Both vessels were damaged in the collision but were able to proceed to nearby ports for damage assessment, while there were no injuries or pollution.
The MAIB investigation identified confusion on both ship bridges as the bridge teams held conflicting views as to what had been agreed regarding Huayang Endeavour overtaking 48,580 dwt Seafrontier.
“Subsequently, Seafrontier’s bridge team did not check for sea room astern before altering course, leading to a close quarter situation between the two vessels,” MAIB said in a report into the accident.
Fatigue was also identified as a factor in the collision. MAIB said Seafrontier’s master had been on the bridge for more than 14 hours “and was probably suffering from fatigue, which was likely to have had an adverse effect on his decision making and reaction times.”
Another factor was that Huayang Endeavour’s bridge team did not complete effective long-range scanning, which is required by IMO’s Convention on the International Regulations for Preventing Collisions at Sea, 1972 (Colregs).

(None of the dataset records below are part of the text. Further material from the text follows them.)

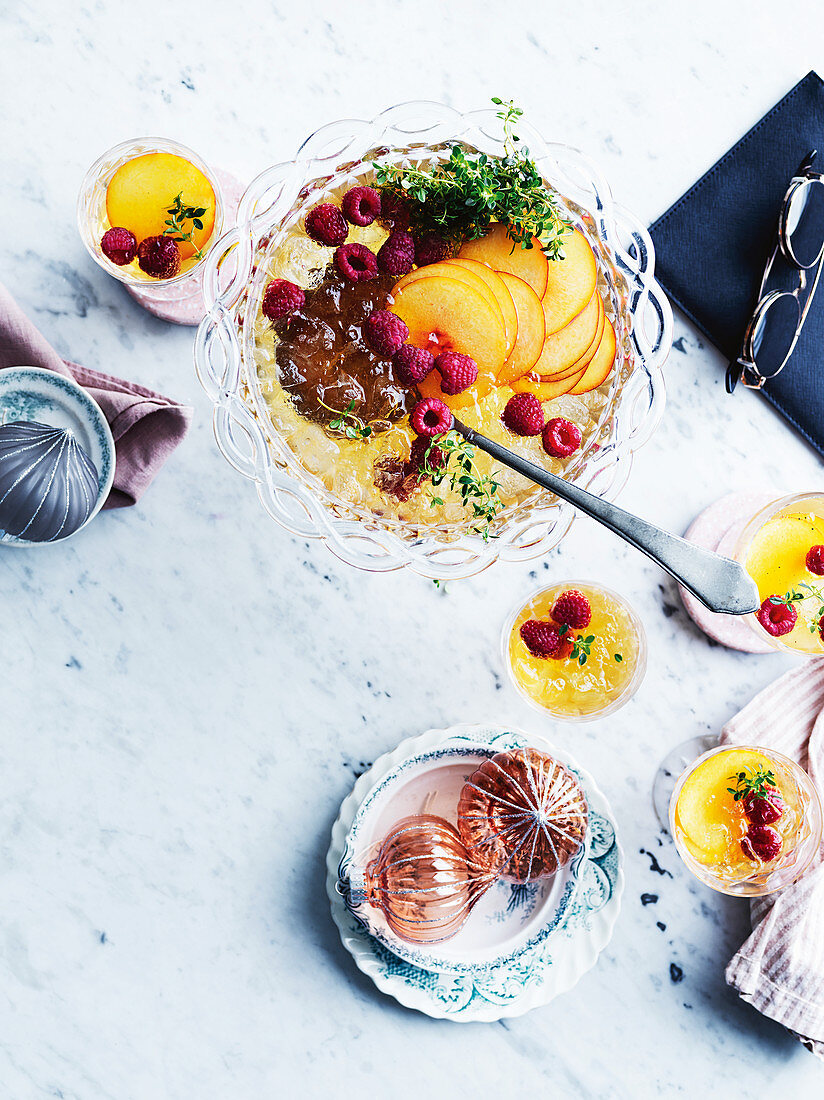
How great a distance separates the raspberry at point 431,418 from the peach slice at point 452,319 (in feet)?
0.21

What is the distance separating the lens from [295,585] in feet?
4.41

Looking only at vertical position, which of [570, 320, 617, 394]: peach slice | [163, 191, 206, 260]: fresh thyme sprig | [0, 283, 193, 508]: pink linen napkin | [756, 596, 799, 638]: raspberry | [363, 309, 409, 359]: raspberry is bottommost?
[0, 283, 193, 508]: pink linen napkin

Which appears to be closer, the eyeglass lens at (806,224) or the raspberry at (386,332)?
the raspberry at (386,332)

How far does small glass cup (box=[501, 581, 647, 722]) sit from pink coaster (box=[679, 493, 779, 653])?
0.12m

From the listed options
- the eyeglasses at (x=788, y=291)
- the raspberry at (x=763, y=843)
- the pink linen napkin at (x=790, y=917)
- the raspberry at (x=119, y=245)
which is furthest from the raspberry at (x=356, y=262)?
the raspberry at (x=763, y=843)

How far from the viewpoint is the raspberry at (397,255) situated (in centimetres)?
102

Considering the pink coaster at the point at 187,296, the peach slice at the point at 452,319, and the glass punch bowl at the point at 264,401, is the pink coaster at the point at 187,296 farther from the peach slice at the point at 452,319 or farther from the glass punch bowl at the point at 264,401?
the peach slice at the point at 452,319

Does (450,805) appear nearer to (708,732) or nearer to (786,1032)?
(708,732)

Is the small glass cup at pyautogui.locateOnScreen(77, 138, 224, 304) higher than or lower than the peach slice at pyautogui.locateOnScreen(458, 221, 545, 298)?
lower

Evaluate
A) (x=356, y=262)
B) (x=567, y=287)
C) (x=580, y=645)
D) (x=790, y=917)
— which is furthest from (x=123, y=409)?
(x=790, y=917)

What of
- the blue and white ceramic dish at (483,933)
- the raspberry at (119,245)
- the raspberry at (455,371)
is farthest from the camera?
the blue and white ceramic dish at (483,933)

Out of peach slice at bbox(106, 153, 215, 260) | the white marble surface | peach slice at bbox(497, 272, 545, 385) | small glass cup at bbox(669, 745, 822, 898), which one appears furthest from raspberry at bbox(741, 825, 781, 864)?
peach slice at bbox(106, 153, 215, 260)

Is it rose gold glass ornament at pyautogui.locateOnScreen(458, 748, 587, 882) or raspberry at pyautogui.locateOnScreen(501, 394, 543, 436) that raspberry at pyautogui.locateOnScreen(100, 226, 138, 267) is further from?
rose gold glass ornament at pyautogui.locateOnScreen(458, 748, 587, 882)

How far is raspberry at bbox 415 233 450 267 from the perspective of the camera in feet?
3.39
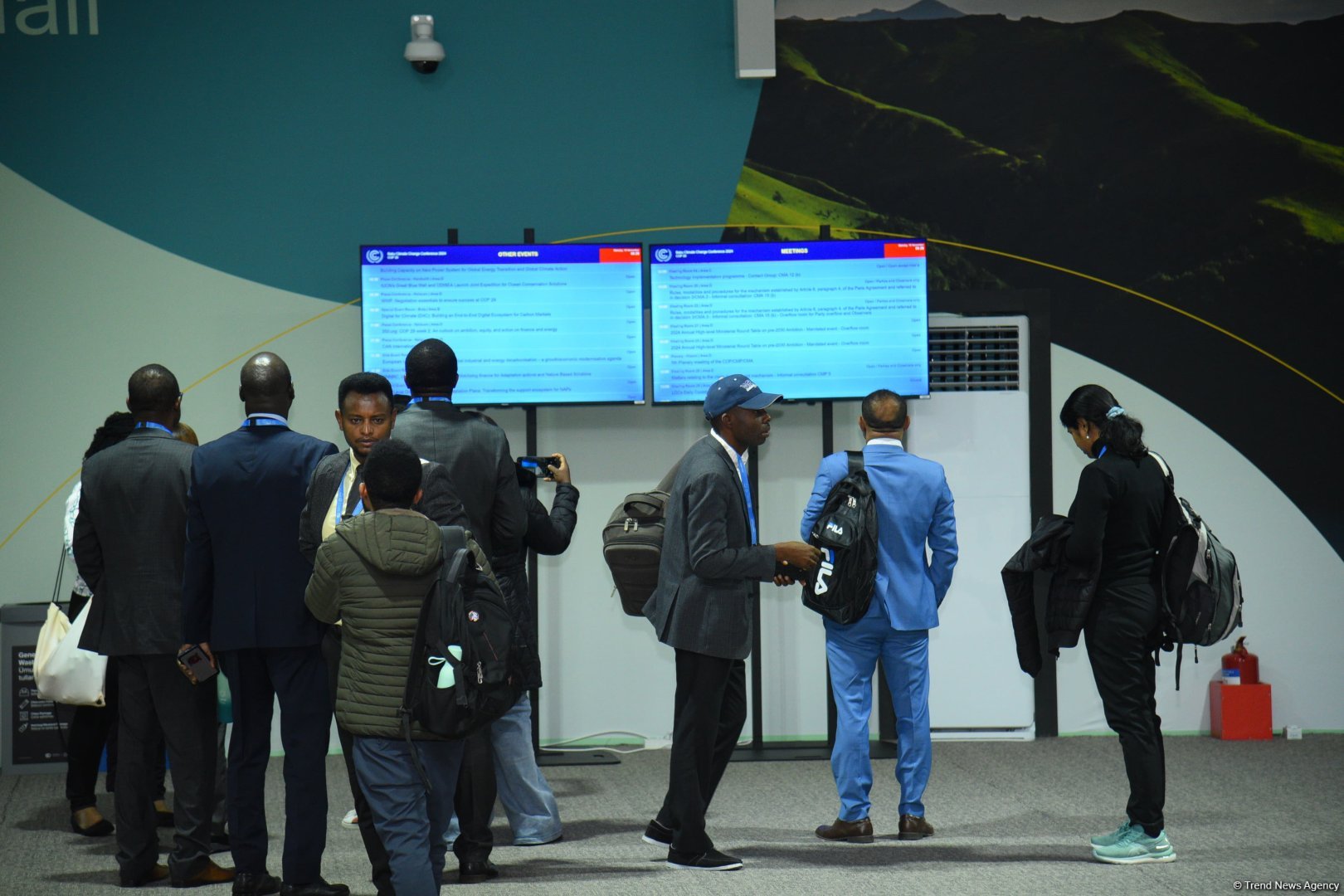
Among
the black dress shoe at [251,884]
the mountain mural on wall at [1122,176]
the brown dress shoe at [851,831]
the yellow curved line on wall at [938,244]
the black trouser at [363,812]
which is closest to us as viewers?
the black trouser at [363,812]

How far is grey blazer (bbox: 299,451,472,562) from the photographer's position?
383 centimetres

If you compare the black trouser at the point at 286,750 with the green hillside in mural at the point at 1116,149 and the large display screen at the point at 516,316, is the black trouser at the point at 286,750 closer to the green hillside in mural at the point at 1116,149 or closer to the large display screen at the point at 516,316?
the large display screen at the point at 516,316

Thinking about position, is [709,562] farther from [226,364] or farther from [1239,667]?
[1239,667]

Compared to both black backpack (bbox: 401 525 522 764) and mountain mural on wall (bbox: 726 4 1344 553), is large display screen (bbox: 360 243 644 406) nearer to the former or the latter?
mountain mural on wall (bbox: 726 4 1344 553)

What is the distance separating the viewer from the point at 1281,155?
676cm

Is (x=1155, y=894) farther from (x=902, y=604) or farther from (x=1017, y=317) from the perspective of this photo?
(x=1017, y=317)

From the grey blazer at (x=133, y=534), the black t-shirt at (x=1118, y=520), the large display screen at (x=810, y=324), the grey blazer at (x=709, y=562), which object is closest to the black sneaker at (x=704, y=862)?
the grey blazer at (x=709, y=562)

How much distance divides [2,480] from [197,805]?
2.87 m

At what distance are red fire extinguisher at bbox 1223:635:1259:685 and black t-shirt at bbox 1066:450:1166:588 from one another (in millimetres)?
2588

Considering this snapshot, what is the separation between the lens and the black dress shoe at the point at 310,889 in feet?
12.8

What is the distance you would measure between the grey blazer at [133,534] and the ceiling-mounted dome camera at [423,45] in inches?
110

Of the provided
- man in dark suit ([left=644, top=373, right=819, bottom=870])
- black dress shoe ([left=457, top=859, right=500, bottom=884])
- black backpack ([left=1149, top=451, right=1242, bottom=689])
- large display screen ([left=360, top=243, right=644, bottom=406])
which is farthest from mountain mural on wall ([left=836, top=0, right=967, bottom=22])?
black dress shoe ([left=457, top=859, right=500, bottom=884])

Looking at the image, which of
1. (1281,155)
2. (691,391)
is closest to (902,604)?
(691,391)

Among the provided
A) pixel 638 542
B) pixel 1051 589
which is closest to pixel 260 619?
pixel 638 542
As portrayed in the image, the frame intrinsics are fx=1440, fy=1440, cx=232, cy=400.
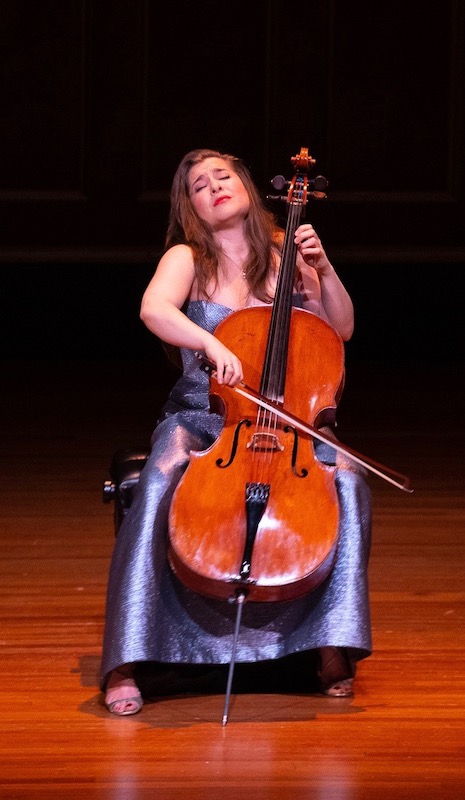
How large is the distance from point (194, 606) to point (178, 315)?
0.53m

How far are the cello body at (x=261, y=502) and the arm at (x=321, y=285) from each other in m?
0.22

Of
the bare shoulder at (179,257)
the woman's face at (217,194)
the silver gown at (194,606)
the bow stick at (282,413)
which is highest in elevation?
the woman's face at (217,194)

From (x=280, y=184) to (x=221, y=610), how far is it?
0.78 meters

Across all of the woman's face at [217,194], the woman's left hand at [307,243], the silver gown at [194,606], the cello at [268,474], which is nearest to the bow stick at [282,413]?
the cello at [268,474]

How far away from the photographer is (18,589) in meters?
3.23

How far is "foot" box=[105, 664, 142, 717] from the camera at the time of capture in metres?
2.50

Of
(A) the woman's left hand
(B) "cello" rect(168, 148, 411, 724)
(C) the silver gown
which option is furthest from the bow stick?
(A) the woman's left hand

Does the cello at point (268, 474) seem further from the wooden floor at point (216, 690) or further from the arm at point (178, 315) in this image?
the wooden floor at point (216, 690)

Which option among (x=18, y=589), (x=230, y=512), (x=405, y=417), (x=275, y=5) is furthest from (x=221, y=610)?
(x=275, y=5)

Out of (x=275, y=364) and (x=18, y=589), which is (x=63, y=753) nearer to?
(x=275, y=364)

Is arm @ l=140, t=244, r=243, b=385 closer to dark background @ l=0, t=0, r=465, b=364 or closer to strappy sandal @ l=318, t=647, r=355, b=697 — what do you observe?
strappy sandal @ l=318, t=647, r=355, b=697

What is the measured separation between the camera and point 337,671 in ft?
8.56

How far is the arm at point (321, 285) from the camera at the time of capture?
264 cm

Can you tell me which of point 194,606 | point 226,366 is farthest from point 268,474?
point 194,606
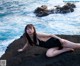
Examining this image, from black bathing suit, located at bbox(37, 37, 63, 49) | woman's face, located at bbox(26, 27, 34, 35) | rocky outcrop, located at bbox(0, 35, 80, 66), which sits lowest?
rocky outcrop, located at bbox(0, 35, 80, 66)

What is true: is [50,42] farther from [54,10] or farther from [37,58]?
[54,10]

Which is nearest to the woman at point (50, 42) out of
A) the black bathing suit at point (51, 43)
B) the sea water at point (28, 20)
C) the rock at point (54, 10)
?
the black bathing suit at point (51, 43)

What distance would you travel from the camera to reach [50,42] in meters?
3.53

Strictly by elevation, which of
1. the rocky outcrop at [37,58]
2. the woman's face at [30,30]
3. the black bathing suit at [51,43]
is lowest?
the rocky outcrop at [37,58]

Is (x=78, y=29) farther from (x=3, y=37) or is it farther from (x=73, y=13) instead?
(x=3, y=37)

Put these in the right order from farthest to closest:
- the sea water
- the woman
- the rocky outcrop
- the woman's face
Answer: the sea water < the woman's face < the woman < the rocky outcrop

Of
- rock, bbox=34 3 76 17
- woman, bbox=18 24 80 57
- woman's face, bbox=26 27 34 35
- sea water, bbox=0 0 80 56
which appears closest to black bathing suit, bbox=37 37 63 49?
woman, bbox=18 24 80 57

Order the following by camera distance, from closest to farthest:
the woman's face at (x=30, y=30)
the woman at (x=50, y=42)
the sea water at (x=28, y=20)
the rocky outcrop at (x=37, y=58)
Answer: the rocky outcrop at (x=37, y=58), the woman at (x=50, y=42), the woman's face at (x=30, y=30), the sea water at (x=28, y=20)

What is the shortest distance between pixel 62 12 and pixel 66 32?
341mm

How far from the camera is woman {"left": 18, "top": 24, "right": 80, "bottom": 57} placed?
11.1 ft

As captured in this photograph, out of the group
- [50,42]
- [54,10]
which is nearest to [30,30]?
[50,42]

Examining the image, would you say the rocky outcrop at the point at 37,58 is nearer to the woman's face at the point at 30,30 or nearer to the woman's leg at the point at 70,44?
the woman's leg at the point at 70,44

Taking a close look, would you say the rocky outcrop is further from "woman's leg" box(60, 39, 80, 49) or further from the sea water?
the sea water

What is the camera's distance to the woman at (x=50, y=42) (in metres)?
3.38
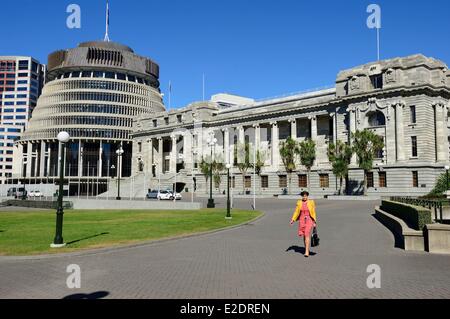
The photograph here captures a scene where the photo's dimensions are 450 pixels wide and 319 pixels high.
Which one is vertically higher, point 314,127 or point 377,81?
point 377,81

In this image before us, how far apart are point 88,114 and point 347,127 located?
7834 cm

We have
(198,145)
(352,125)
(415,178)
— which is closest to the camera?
(415,178)

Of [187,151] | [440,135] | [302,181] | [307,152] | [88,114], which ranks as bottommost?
[302,181]

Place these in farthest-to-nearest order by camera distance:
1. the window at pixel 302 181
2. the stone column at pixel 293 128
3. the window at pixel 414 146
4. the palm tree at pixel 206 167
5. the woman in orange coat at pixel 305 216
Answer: the stone column at pixel 293 128 < the palm tree at pixel 206 167 < the window at pixel 302 181 < the window at pixel 414 146 < the woman in orange coat at pixel 305 216

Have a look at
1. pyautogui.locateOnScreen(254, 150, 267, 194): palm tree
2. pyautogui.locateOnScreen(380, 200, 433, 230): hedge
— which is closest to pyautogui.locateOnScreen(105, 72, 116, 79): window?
pyautogui.locateOnScreen(254, 150, 267, 194): palm tree

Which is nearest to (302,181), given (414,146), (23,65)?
(414,146)

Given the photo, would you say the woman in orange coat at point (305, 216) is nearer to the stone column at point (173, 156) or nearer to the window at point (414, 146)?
the window at point (414, 146)

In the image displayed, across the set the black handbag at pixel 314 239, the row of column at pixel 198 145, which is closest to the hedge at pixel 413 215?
the black handbag at pixel 314 239

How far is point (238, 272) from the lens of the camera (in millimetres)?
11266

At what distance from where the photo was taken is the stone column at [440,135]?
59.1 meters

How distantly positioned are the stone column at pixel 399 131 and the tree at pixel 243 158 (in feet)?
82.8

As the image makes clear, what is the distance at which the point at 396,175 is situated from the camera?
58.6 metres

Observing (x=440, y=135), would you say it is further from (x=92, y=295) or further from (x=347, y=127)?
(x=92, y=295)
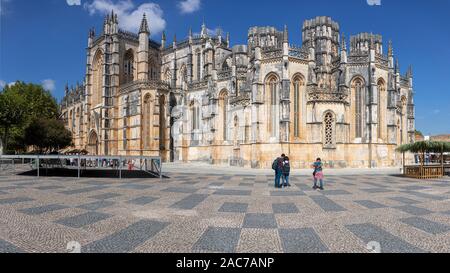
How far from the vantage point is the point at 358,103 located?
88.7 feet

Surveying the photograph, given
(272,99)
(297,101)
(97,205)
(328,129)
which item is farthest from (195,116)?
(97,205)

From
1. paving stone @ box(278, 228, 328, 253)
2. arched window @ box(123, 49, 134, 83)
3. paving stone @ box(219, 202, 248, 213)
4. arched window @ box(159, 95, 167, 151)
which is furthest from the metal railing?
arched window @ box(123, 49, 134, 83)

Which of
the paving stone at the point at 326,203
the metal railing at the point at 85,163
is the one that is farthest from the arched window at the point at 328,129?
the paving stone at the point at 326,203

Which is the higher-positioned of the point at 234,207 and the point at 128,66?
the point at 128,66

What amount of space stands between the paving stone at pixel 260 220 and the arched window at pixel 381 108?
2563 cm

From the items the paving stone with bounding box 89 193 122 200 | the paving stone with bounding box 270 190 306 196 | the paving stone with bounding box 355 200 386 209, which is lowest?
the paving stone with bounding box 270 190 306 196

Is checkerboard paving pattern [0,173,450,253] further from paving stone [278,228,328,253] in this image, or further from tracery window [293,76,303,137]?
tracery window [293,76,303,137]

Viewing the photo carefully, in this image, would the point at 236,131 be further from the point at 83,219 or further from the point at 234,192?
the point at 83,219

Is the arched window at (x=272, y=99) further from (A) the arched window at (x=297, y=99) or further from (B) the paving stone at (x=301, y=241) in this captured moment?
(B) the paving stone at (x=301, y=241)

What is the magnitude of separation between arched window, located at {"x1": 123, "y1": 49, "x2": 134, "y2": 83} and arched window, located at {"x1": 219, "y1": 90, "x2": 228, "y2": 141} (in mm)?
20824

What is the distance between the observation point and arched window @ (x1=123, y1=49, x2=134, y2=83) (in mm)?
44312

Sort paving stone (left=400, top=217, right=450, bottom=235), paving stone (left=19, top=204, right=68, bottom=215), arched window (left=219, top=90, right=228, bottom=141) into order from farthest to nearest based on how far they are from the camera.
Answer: arched window (left=219, top=90, right=228, bottom=141) < paving stone (left=19, top=204, right=68, bottom=215) < paving stone (left=400, top=217, right=450, bottom=235)

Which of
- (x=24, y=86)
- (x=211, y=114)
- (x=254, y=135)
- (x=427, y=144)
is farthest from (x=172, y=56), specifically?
(x=427, y=144)

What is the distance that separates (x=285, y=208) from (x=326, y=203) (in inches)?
62.8
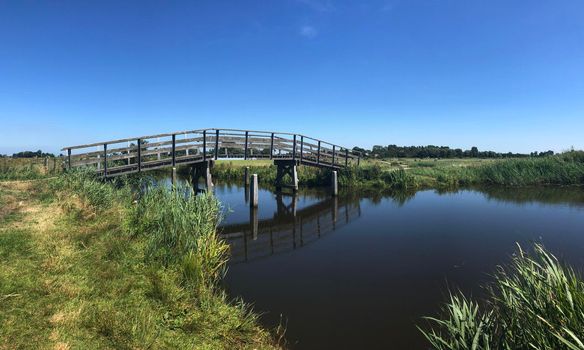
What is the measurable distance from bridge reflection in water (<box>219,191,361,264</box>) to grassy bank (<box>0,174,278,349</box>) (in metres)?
2.59

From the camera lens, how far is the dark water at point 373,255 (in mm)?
6652

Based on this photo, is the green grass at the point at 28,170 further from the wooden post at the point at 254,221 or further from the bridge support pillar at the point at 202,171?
the wooden post at the point at 254,221

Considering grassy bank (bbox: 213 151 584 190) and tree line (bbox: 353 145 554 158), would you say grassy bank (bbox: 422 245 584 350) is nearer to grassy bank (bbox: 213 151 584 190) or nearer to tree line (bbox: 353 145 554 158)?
grassy bank (bbox: 213 151 584 190)

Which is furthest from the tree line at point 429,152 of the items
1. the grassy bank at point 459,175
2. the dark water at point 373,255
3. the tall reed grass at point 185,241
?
the tall reed grass at point 185,241

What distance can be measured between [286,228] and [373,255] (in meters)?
5.26

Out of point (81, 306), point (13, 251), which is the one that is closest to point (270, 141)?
point (13, 251)

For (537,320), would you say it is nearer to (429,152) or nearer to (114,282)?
(114,282)

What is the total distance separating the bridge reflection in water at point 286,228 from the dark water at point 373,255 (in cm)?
5

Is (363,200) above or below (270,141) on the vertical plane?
below

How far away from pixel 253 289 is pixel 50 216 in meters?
6.25

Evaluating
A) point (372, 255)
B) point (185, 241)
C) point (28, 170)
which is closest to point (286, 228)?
point (372, 255)

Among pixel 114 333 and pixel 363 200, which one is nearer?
pixel 114 333

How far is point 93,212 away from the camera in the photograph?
10445mm

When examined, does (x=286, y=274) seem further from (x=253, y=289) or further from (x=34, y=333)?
(x=34, y=333)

“The use of VHF to resolve the situation was inappropriate as it did not allow sufficient time for effective action to be taken,” MAIB said. Investigators also identified that language issues led to unclear messages and failure of the bridge teams to create and enact a shared overtaking plan.
There were errors during the manoeuvre as Seafrontier’s bridge team did not monitor Huayang Endeavour’s movements after the VHF conversation. Seafrontier’s master “did not check for sea room before altering course and was unaware of the bulk carriers actual position”.
In response to this accident and subsequent internal investigations, Huayang Endeavour’s managers have amended procedures for the use of VHF for collision avoidance.
Seafrontier’s managers have taken a number of steps to train its personnel in bridge and crew resource management and reviewed its procedures, MAIB said.
MAIB has called for more emergency towing response in the English Channel and Dover Strait after an accident report published last month into the collision of general cargo ship Saga Sky and rock carrying barge Stema Barge II.